Multimodal Teaching Strategies

Multimodal teaching provides students the opportunity to learn through a variety of facets.

Multimodal teaching is a style in which students learn material through a number of different sensory modalities. For example, a teacher will create a lesson in which students learn through auditory and visual methods, or visual and tactile methods. Teachers can use any combination of learning modalities; however in multimodal teaching, a teacher must utilize more than one. This successful teaching style implements many strategies to ensure students understand and retain information.

1 Basics

Multimodal teaching has proven to increase student’s test scores. Multimodal teaching is successful because it appeals to all learning styles. Students are ensured to receive their lesson by one or more modality, through which they learn best. Unimodality is another teaching style, in which students receive information through only one modality, such as a visual diagram, or a lecture. In multimodal learning, a teacher will implement a visual to reinforce the lecture or create a multimedia presentation that goes along with the lesson. This interactive teaching style breaks monotony and reinforces overall learning.

2 Avoiding Overload

One of the teaching strategies that multimodal teachers will implement is working to avoid the potential overload that comes with multimodal learning. If the lesson becomes overly complicated and stimulating, students will begin to miss out on the larger message at hand. Overload comes from bogging the lesson down with too many inputs or modalities at once. Teachers will keep modalities both focused and organized. They will also switch activities and lessons every 15 to 20 minutes, as this is the point at which students begin to tune out and lose focus.

3 Focus and Organization

Teachers will implement strategic focus and organization for their students during multimodal learning. Otherwise, they run the risk of information passing over their students without them truly absorbing the lesson. Each modality will work in conjunction with the other, creating a presentation in which words, pictures and multimedia all have a purpose at a logical time within the lesson. Auditory and visual cues that are separated by too much time or space within the lesson will lose impact. With the proper organization and focus, multimodal lessons engage memory and encourage thinking.

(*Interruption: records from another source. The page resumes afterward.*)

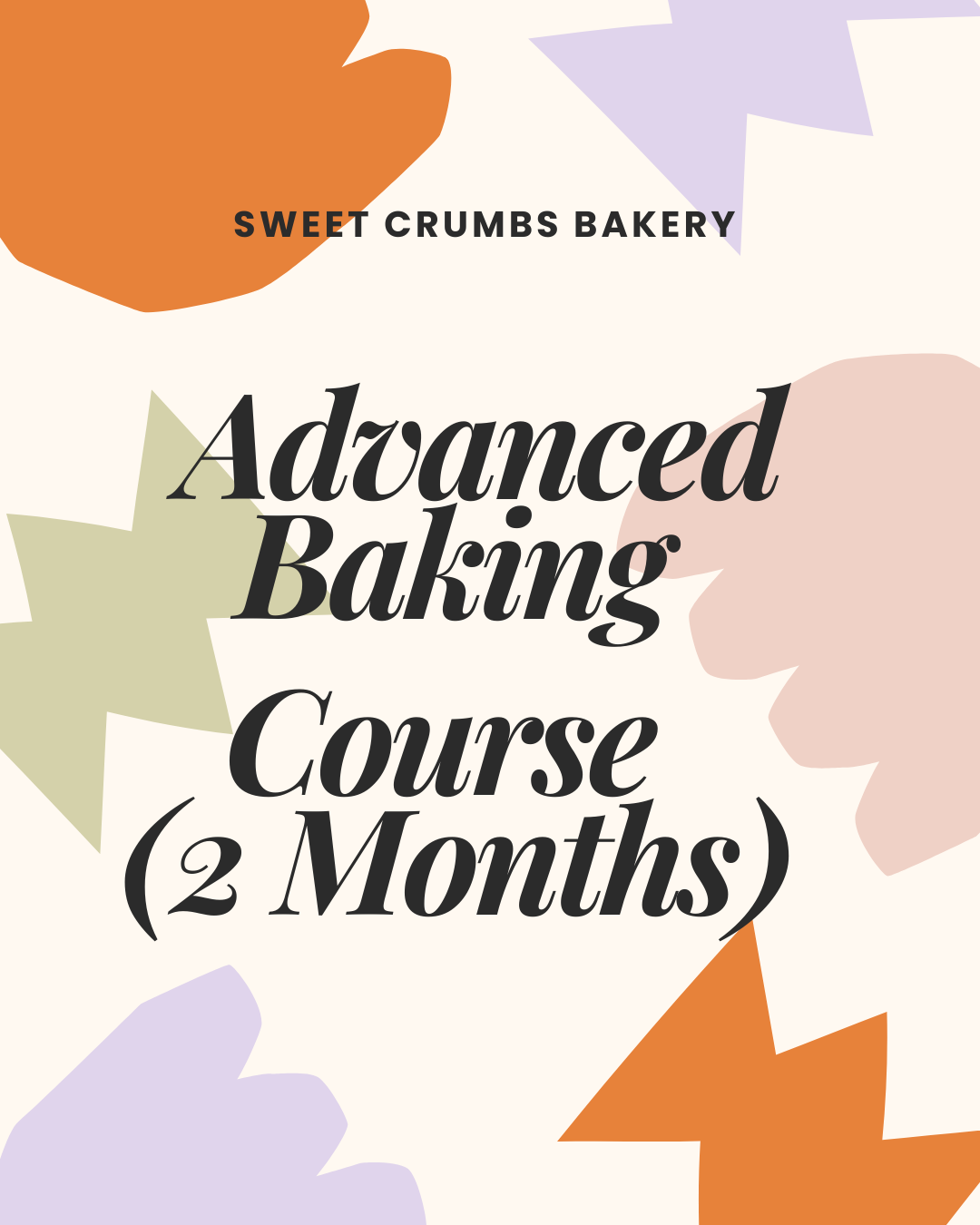 sweet crumbs bakery (1)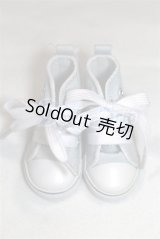 MDD/OF:靴/0 A-26-05-12-017-NY-ZA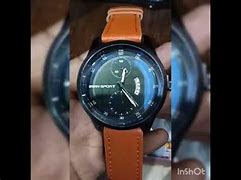 Image result for Awin Sport Watch No 8507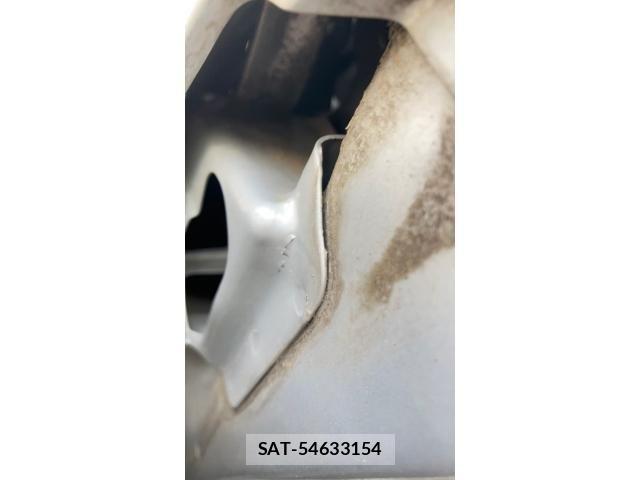 Toyota HIACE VAN 2007-06 8563835-23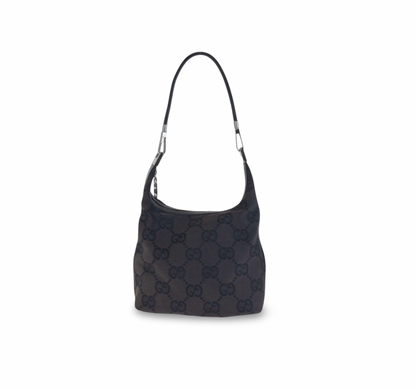 Gucci Skuldertaske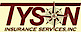 Tysoninsurance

4 Collaboration and Reinforcement

Another multimodal teaching strategy that teachers will implement is the use of collaboration and exercises that reinforce learning. Lessons are specifically designed to be interactive. Students will also collaborate with one another and work in pairs or groups. The overall goal is to get students to use as many different learning modalities as possible to absorb the material. Lessons are reinforced by repeating the same, or similar, material through many different modalities. When concepts are repeated, students have a better chance of retaining the information. Quizzes and tests give teachers a measure to see which modality works best for their students. Homework and supplementary activities also serve as a review.